• _Work required_
Put every line of the rows below into one numbered list, dropping the blank lines and leaving out the pictures.

• _Available data_
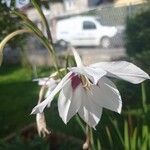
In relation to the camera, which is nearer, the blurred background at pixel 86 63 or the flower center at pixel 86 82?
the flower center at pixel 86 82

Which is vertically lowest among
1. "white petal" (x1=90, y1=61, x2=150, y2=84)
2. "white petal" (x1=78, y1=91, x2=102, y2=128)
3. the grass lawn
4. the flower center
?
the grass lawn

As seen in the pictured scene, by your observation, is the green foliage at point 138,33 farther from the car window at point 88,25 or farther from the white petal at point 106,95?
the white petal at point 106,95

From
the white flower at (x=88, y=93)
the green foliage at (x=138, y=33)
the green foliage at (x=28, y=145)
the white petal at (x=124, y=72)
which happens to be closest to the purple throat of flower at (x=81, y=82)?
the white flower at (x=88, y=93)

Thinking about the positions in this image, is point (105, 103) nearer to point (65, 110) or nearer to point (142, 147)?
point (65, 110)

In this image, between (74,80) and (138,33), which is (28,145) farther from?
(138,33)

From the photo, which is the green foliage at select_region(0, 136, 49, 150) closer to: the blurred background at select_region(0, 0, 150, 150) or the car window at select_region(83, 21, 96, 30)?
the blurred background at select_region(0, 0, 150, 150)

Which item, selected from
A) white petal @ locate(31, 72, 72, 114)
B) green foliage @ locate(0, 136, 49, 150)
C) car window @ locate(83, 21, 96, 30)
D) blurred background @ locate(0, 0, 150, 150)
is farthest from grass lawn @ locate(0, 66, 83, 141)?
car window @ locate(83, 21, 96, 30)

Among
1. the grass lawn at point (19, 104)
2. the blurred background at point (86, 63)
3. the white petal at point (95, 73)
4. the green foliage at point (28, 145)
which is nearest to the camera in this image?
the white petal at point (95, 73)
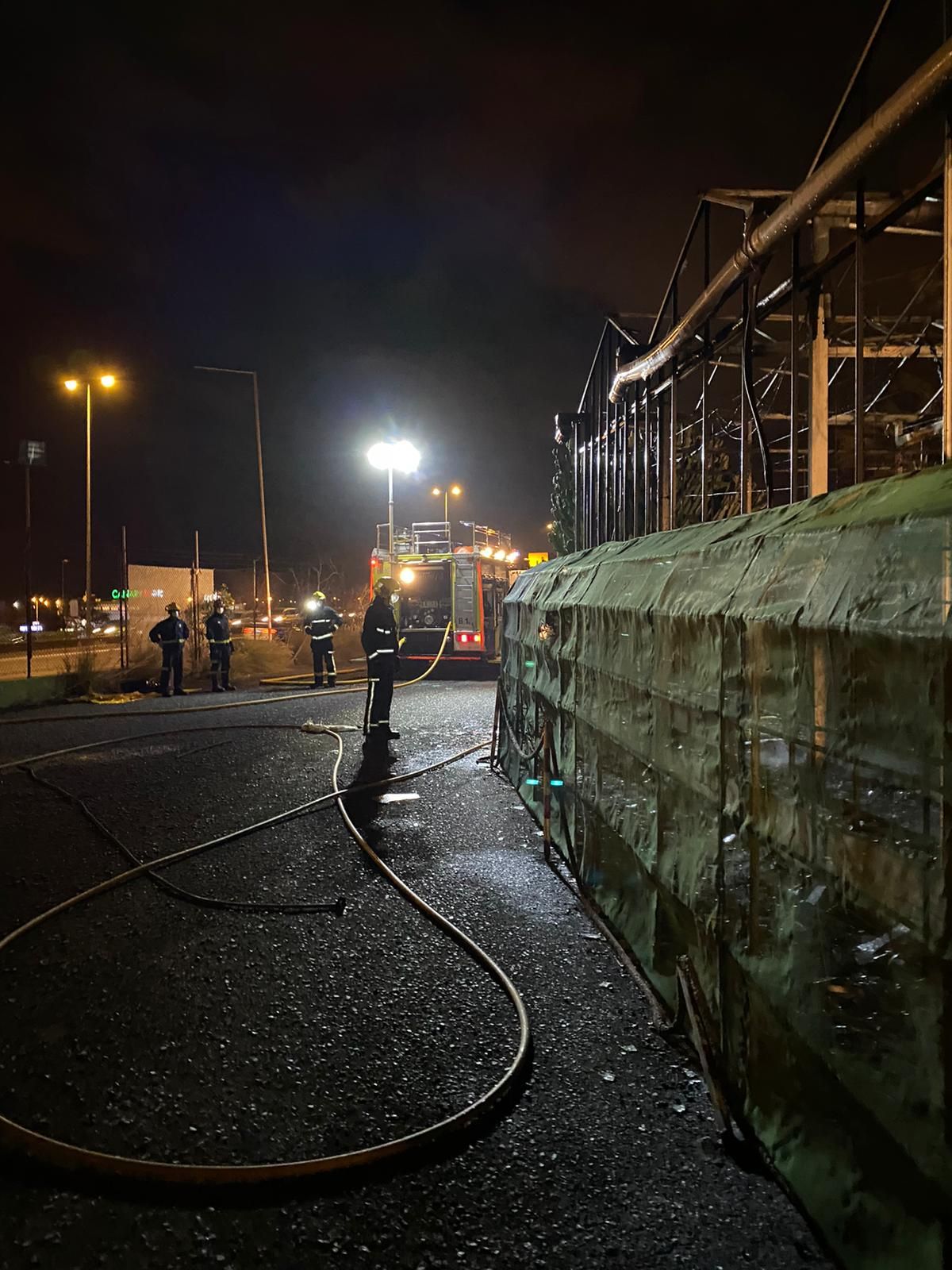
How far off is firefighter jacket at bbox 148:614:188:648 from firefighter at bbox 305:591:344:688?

• _Problem solution_
1. In relation to the camera, which is nearer, the blurred background at pixel 86 63 or the flower center at pixel 86 82?
2. the flower center at pixel 86 82
3. Which is vertically lowest among
4. 1. "white petal" (x1=90, y1=61, x2=150, y2=84)
5. 2. "white petal" (x1=78, y1=91, x2=102, y2=128)
6. 3. the grass lawn
7. 4. the flower center
8. ?
9. the grass lawn
10. As seen in the pictured scene, by your observation, is the green foliage at point 138,33 farther from the car window at point 88,25 or farther from the white petal at point 106,95?
11. the white petal at point 106,95
12. From
13. the white flower at (x=88, y=93)
14. the green foliage at (x=138, y=33)
15. the green foliage at (x=28, y=145)
16. the white petal at (x=124, y=72)
17. which happens to be closest to the purple throat of flower at (x=81, y=82)?
18. the white flower at (x=88, y=93)
19. Thinking about the positions in this image, is point (105, 103) nearer to point (65, 110) or nearer to point (142, 147)?
20. point (65, 110)
21. In this image, between (74,80) and (138,33), which is (28,145) farther from?
22. (138,33)
23. From the photo, which is the green foliage at select_region(0, 136, 49, 150) closer to: the blurred background at select_region(0, 0, 150, 150) or the car window at select_region(83, 21, 96, 30)?
24. the blurred background at select_region(0, 0, 150, 150)
25. Which item, selected from
26. A) white petal @ locate(31, 72, 72, 114)
27. B) green foliage @ locate(0, 136, 49, 150)
28. C) car window @ locate(83, 21, 96, 30)
29. D) blurred background @ locate(0, 0, 150, 150)
30. is farthest from grass lawn @ locate(0, 66, 83, 141)?
31. car window @ locate(83, 21, 96, 30)
32. Among
33. 1. the grass lawn at point (19, 104)
34. 2. the blurred background at point (86, 63)
35. 3. the white petal at point (95, 73)
36. 4. the green foliage at point (28, 145)
37. which is nearest to the camera in this image?
38. the white petal at point (95, 73)
39. How far off is firefighter jacket at bbox 148:614:188:648 from firefighter at bbox 305:591:344:688?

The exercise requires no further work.